Mesmo em cenários de substituição e evolução do time, a continuidade técnica do projeto é preservada. Uma vez que todo o contexto da Squad é documentado, revisado e alinhado tecnicamente entre os integrantes, em caso de novos membros a integração é rápida e efetiva.
Além disso, as Squads da Rox não atuam de forma isolada. Cada equipe faz parte de um ecossistema mais amplo de especialistas da consultoria, que reúne especialistas em Infraestrutura, Database, Cloud, Analytics e Cibersegurança.
Como resultado, sempre que um desafio técnico mais específico surge, a Squad pode contar com o suporte desse conjunto de competências para acelerar a resolução de problemas e apoiar a evolução dos desafios.
Aqui, as empresas não contam apenas com os integrantes diretamente alocados no projeto, mas com toda a capacidade técnica da Rox. Esse modelo permite estruturar equipes que evoluem conforme os desafios do projeto, adaptando competências e ampliando o suporte técnico.
Agilidade na formação de equipes
Em projetos de TI, tempo é um fator crítico e a capacidade de reagir com rapidez pode definir o sucesso de uma iniciativa.
Porém, a realidade de contratação brasileira é outra: de acordo com um levantamento feito pela Abler, a média de fechamento de vagas no Brasil é de 39,6 dias, podendo ser maior para cargos de maior senioridade.
Processos de recrutamento técnico costumam envolver etapas como busca por candidatos, entrevistas, testes técnicos e negociação contratual. Além disso, há o período de integração do novo colaborador à equipe.
Nesse cenário, gestores podem levar de 3 a 5 meses apenas para encontrar o talento adequado e iniciar efetivamente o trabalho dentro do projeto. Durante esse período, iniciativas estratégicas podem ficar paralisadas ou avançar de forma mais lenta do que o esperado.
O modelo de Squads da Rox foi pensado exatamente para diminuir esse intervalo. Por meio do modelo Plug & Play, as equipes podem ser ativadas em semanas, ou até mesmo em dias, permitindo que o profissional alocado comece a atuar rapidamente dentro do contexto do projeto.

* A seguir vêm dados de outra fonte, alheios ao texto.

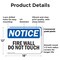 Signmission Fire Wall Do Not Touch OSHA Notice Sign, Plastic, 18in W x 12in L, 2PK OS-2PACK-NS-P-1218-L-12711 - alternate 8
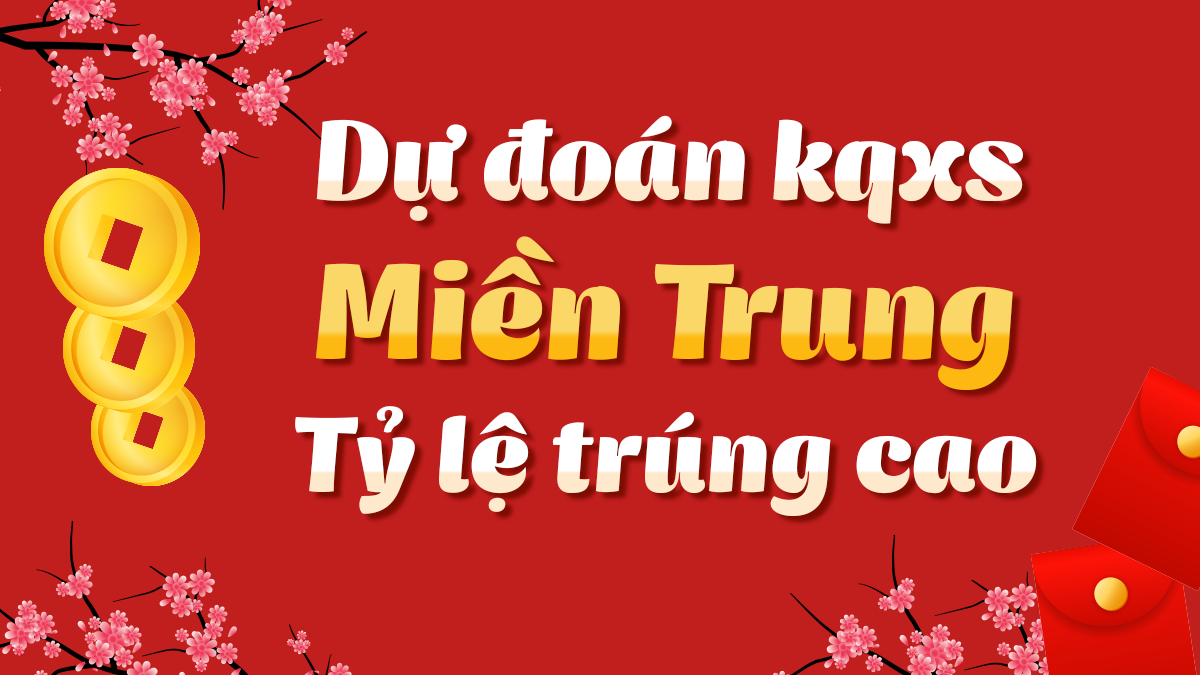 Dự đoán Xổ Số Miền Trung 23/4/2025 - Dự đoán MT ngày 23 tháng 4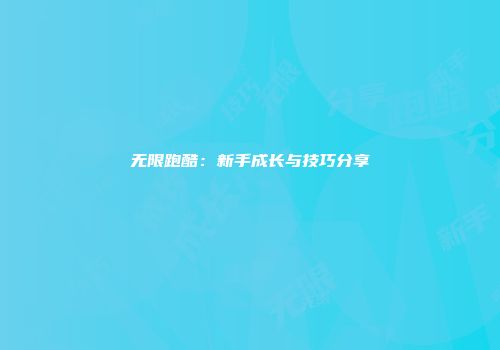 无限跑酷：新手成长与技巧分享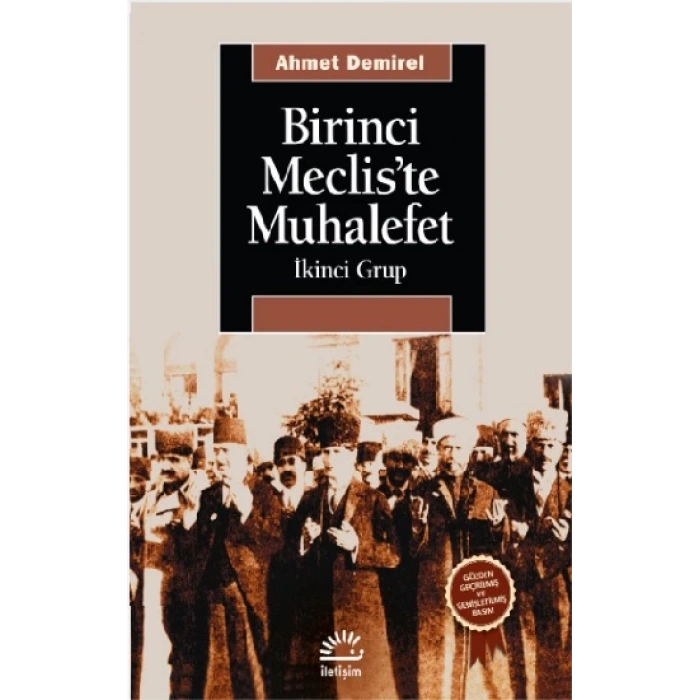 Birinci Mecliste Muhalefet: İkinci Grup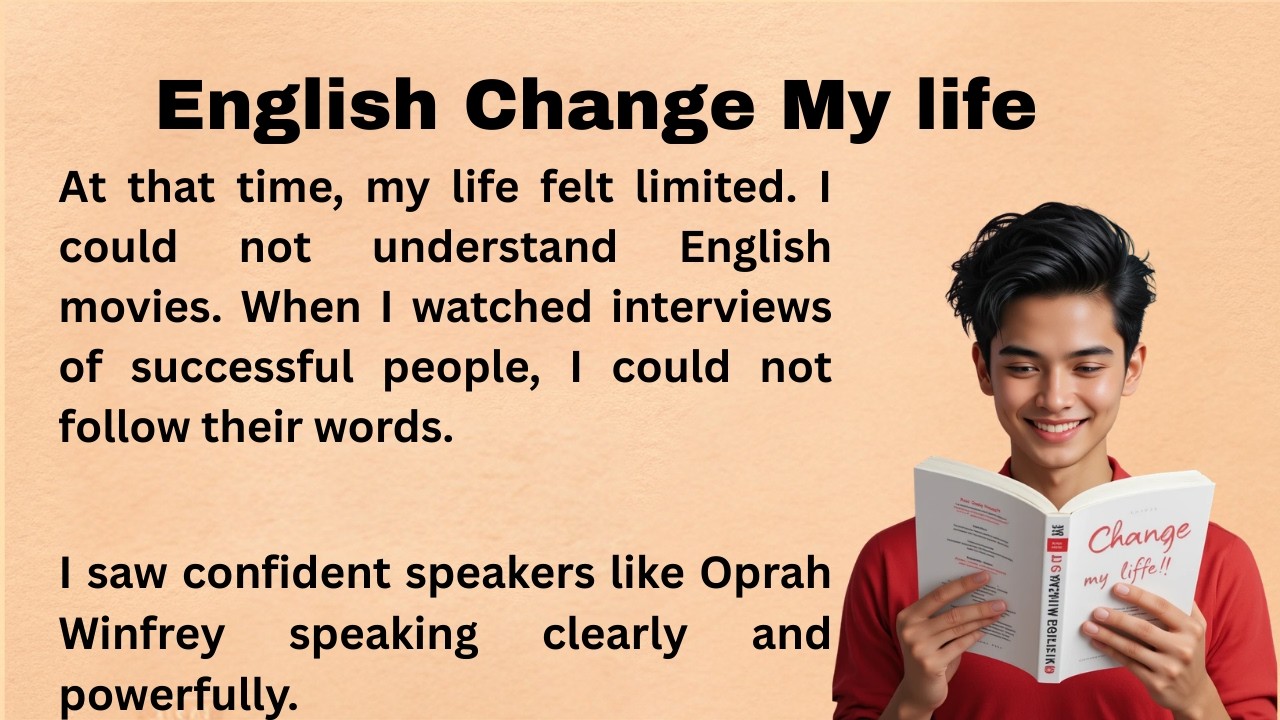 English Change My Life || Learn English || Improve Your English || Listen And Practice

Outra vantagem deste modelo é a otimização de tempo das lideranças de TI. Em modelos de contratação tradicionais, o gestor precisa dedicar parte significativa de sua agenda a atividades como análise de currículos, condução de entrevistas e acompanhamentos de processos seletivos.
Por meio das Squads, esse esforço operacional é reduzido. A Rox assume a gestão técnica e administrativa da equipe, permitindo que gestores se dediquem à condução estratégica do projeto.
Além disso, o modelo inclui acompanhamento de desempenho, gestão de backlog e KPIs de produtividade, garantindo que o time esteja sempre alinhado às prioridades da empresa.
Com isso, o time-to-market é acelerado, permitindo que as organizações respondam às demandas de mercado de maneira mais assertiva.

Repensando a forma de estruturar equipes de TI
Em um mercado em expansão, com escassez de talentos e alta rotatividade, estruturar equipes de tecnologia se tornou um desafio estratégico para as empresas.
O modelo de Squad é uma maneira de reduzir fricções operacionais, acelerar a execução de projetos e garantir maior continuidade técnica.
Ao contar com equipes pensadas para os desafios apresentados, as empresas passam a contar com profissionais preparados para ambientes tecnológicos dinâmicos.
Estruturar Squads é uma forma inteligente de repensar a condução de projetos de TI, transformando a estrutura de tecnologia em um facilitador de inovação, permitindo que as organizações avancem com mais velocidade, previsibilidade e segurança em suas iniciativas.